Si la tête de mort, généralement posée sur deux tibias entrecroisés, représente dans l’imaginaire collectif le drapeau des pirates et autres flibustiers écumeurs des sept mers, elle n’en évoque pas moins une notion plus profonde, immuable, liée à la condition humaine. Comme le rappelle l’Ecclésiaste, livre de l’Ancien Testament, « vanitas vanitatum, omnia vanitas » (« vanité des vanités, tout est vanité »), une maxime qui pose philosophiquement l’homme devant son destin, celui de sa mortalité. Ce memento mori rappelle en effet à tous autant que nous sommes que la mort est inéluctable et que, malgré l’opulence et les richesses, la gloire et les plaisirs, la « grande faucheuse » sera immanquablement au rendez-vous. Question de respecter l’ordre de l’espèce, comme le symbolise parfaitement la tête de mort. « Être ou ne pas être, telle est la question », dit Hamlet dans son monologue tenant le crâne de Yorick dans les mains.
Un riche passé
Les « vanités »… Cette notion a largement inspiré l’art pictural des siècles passés où nombre de natures mortes mettent en scène un crâne en guise de réminiscence de la fragilité humaine, de son immanente mortalité. Dans ces conditions, les horlogers ne pouvaient raisonnablement ignorer cette symbolique intimement liée au passage du temps. Depuis le XVIIe siècle, il n’est ainsi pas rare de voir des montres de poche et des horloges de table prendre la forme d’une tête de mort, comme chez Nicolous Schmidt, Nicolas de Bary, Marc Lagisse ou James Harmar, pour n’en citer que quelques-uns. Idem pour les garde-temps liés à la franc-maçonnerie, dont les cadrans sont souvent ornés d’un crâne humain étant donné que nul ne peut entrer dans une nouvelle vie maçonnique sans avoir mis fin à son existence antérieure.

=== ENREGISTREMENTS ===
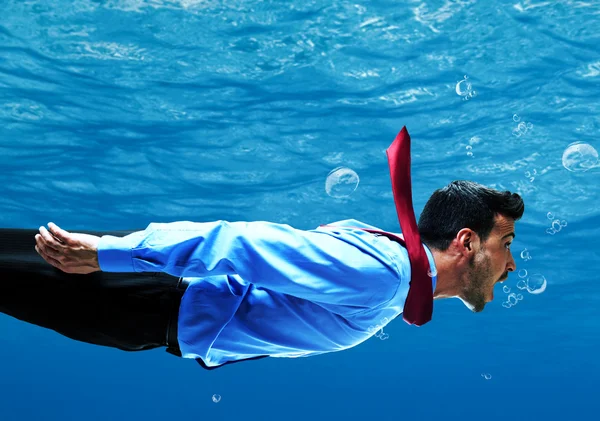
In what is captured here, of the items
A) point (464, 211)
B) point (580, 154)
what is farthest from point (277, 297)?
point (580, 154)

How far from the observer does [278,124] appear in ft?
49.2

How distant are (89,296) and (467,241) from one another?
2.35 metres

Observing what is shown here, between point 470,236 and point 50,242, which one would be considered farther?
point 470,236

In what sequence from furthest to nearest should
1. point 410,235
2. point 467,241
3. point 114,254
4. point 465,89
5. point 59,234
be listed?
1. point 465,89
2. point 467,241
3. point 410,235
4. point 59,234
5. point 114,254

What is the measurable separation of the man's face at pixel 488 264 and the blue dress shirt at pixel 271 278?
303 mm

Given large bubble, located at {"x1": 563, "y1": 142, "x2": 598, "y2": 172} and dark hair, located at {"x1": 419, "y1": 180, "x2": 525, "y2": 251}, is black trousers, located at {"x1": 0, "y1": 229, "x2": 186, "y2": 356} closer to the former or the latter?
dark hair, located at {"x1": 419, "y1": 180, "x2": 525, "y2": 251}

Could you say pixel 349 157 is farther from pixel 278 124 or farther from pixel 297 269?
pixel 297 269

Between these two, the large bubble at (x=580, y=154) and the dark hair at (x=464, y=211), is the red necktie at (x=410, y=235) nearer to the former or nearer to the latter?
the dark hair at (x=464, y=211)

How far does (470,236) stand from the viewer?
12.5ft

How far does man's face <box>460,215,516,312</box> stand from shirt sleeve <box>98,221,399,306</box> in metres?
0.82

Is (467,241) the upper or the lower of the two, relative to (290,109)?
upper

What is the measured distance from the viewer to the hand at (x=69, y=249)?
325 cm

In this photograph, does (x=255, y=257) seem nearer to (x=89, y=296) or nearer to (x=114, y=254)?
(x=114, y=254)

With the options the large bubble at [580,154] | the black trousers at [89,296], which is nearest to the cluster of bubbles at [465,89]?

=== CONSIGNE DE TRAVAIL ===
Réécrivez le passage du texte sur la tête de mort compris entre « Un riche passé » et « son existence antérieure. », inclus, en y remplaçant « horlogers » par « artisans ». Les enregistrements n'ont aucun lien avec le texte.

=== RÉPONSE ===
Un riche passé
Les « vanités »… Cette notion a largement inspiré l’art pictural des siècles passés où nombre de natures mortes mettent en scène un crâne en guise de réminiscence de la fragilité humaine, de son immanente mortalité. Dans ces conditions, les artisans ne pouvaient raisonnablement ignorer cette symbolique intimement liée au passage du temps. Depuis le XVIIe siècle, il n’est ainsi pas rare de voir des montres de poche et des horloges de table prendre la forme d’une tête de mort, comme chez Nicolous Schmidt, Nicolas de Bary, Marc Lagisse ou James Harmar, pour n’en citer que quelques-uns. Idem pour les garde-temps liés à la franc-maçonnerie, dont les cadrans sont souvent ornés d’un crâne humain étant donné que nul ne peut entrer dans une nouvelle vie maçonnique sans avoir mis fin à son existence antérieure.